[BEGIN Document segment]

The sense that gesture is a language of its own is even more pronounced in those cases where it seems to replace speaking entirely. In the nineteenth century, visitors came back from Italy with news of an exotic “gesture language” that was spoken without words at all. After the discovery of the archaeological sites of Herculaneum and Pompeii in the eighteenth century, Naples had become a can’t-miss stop on the grand tour. Letters home and travelogues in magazines told tales of complete conversations silently conducted between balconies, gossip and treachery performed by hand alone, and love affairs arranged without a word spoken. In one apocryphal anecdote, a young swain woos his beauty over the course of months, without discovery by her father, through gestures and looks exchanged from street to balcony. When he finally arrives at the decided meeting place to run away with her, he hears in the darkness an abrasive squawk asking, “are you there?” Realizing it’s the voice of his love, which he has never heard before, he runs the other way. 

For the benefit of these foreigners “who had been born in distant regions and who, on account of their cool and sluggish temperament are rather unsuited to gesturing,” Andrea de Jorio, an archaeologist at the Royal Borbonic Museum in Naples, produced one of the only works before Efron’s to look at gestures as they were used rather than as they ought to be used, an 1832 study that catalogued hundreds of gestures used in the streets of Naples.

[END Document segment]

Task requirements:
1. List every geographic place name (country, city, or archaeological site) that appears in the passage on gesture in Naples.
2. Reproduce word for word the portion of the passage on gesture in Naples that starts at "For the benefit" and ends at "streets of Naples.".

[BEGIN Listing]

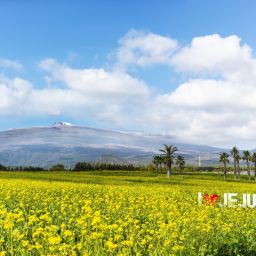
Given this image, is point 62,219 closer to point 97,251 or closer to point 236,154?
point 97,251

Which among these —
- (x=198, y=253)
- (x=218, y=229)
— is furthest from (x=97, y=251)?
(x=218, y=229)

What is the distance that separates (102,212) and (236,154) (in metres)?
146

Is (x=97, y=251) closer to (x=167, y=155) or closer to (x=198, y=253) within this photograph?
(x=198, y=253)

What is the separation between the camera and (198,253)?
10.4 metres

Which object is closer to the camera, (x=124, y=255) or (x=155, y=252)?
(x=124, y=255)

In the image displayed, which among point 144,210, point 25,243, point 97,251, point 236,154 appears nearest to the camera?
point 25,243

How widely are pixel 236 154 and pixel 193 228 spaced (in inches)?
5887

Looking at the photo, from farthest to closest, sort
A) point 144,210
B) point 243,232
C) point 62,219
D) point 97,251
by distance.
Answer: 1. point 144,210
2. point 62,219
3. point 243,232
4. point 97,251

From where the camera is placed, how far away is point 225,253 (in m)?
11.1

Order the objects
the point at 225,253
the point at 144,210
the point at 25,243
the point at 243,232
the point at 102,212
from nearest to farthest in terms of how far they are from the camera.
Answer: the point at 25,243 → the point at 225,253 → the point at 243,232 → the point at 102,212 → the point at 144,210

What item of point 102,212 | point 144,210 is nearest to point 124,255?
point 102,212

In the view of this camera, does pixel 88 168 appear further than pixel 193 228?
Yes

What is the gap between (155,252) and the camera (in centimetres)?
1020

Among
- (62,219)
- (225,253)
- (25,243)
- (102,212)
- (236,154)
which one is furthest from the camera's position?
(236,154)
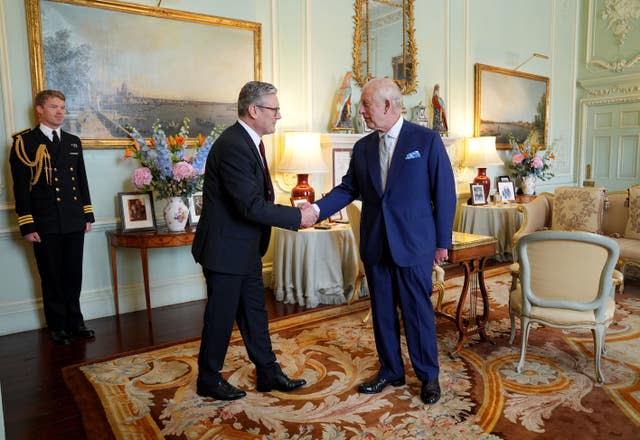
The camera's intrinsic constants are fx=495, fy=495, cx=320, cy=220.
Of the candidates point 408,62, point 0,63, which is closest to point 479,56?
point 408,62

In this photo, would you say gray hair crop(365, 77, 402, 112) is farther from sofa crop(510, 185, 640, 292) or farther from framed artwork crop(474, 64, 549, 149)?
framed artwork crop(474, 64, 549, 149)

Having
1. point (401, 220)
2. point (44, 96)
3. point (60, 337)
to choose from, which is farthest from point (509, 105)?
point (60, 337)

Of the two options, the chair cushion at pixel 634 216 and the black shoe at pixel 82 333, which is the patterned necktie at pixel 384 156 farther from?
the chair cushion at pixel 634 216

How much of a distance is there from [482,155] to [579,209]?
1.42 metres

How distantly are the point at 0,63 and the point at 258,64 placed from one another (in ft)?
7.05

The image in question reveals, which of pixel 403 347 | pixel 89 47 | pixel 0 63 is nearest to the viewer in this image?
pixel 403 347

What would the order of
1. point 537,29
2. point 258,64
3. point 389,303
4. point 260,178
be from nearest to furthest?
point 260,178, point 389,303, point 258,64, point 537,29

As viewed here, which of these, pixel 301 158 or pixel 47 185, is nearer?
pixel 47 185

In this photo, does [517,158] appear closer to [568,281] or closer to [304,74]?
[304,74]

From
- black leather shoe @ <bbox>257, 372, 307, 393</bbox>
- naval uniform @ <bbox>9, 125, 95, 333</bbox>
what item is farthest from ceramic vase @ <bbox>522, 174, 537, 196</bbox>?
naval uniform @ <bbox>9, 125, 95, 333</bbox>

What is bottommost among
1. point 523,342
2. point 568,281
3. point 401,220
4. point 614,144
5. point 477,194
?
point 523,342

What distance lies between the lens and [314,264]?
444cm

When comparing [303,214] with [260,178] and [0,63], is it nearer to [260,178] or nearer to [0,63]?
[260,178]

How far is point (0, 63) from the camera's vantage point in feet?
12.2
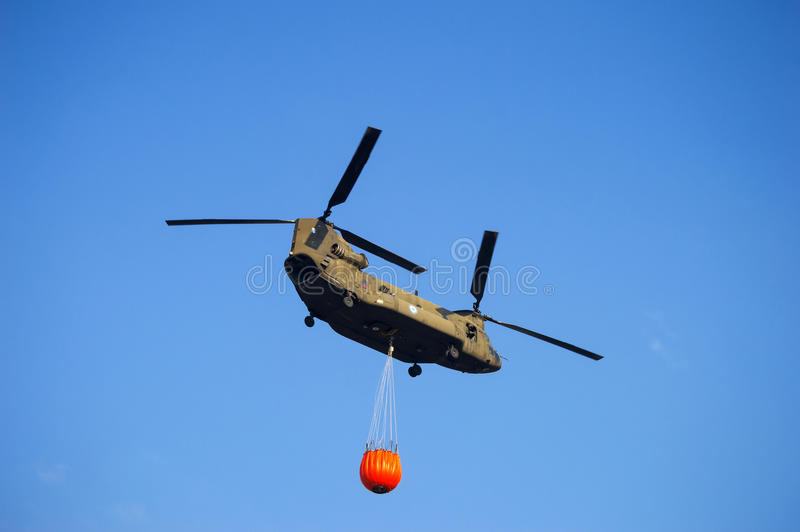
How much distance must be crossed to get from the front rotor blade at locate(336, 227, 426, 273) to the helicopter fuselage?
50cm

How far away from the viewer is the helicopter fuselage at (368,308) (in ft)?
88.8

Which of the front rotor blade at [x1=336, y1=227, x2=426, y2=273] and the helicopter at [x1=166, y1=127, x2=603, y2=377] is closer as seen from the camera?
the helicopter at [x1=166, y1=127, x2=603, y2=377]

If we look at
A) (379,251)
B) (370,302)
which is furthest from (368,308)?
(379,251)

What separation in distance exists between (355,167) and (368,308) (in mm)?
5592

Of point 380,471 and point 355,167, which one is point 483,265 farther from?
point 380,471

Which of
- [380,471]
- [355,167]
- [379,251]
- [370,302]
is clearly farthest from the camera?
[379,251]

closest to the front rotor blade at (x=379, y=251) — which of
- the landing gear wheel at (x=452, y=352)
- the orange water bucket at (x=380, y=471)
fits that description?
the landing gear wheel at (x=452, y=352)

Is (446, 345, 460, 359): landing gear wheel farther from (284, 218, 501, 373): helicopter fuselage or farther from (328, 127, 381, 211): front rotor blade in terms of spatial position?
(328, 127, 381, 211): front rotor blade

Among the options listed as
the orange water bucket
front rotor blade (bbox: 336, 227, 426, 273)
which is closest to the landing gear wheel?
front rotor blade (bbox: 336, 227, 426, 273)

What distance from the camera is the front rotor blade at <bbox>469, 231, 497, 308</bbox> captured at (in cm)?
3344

[END Listing]

The results:
1. Italy, Herculaneum, Pompeii, Naples

2.
For the benefit of these foreigners “who had been born in distant regions and who, on account of their cool and sluggish temperament are rather unsuited to gesturing,” Andrea de Jorio, an archaeologist at the Royal Borbonic Museum in Naples, produced one of the only works before Efron’s to look at gestures as they were used rather than as they ought to be used, an 1832 study that catalogued hundreds of gestures used in the streets of Naples.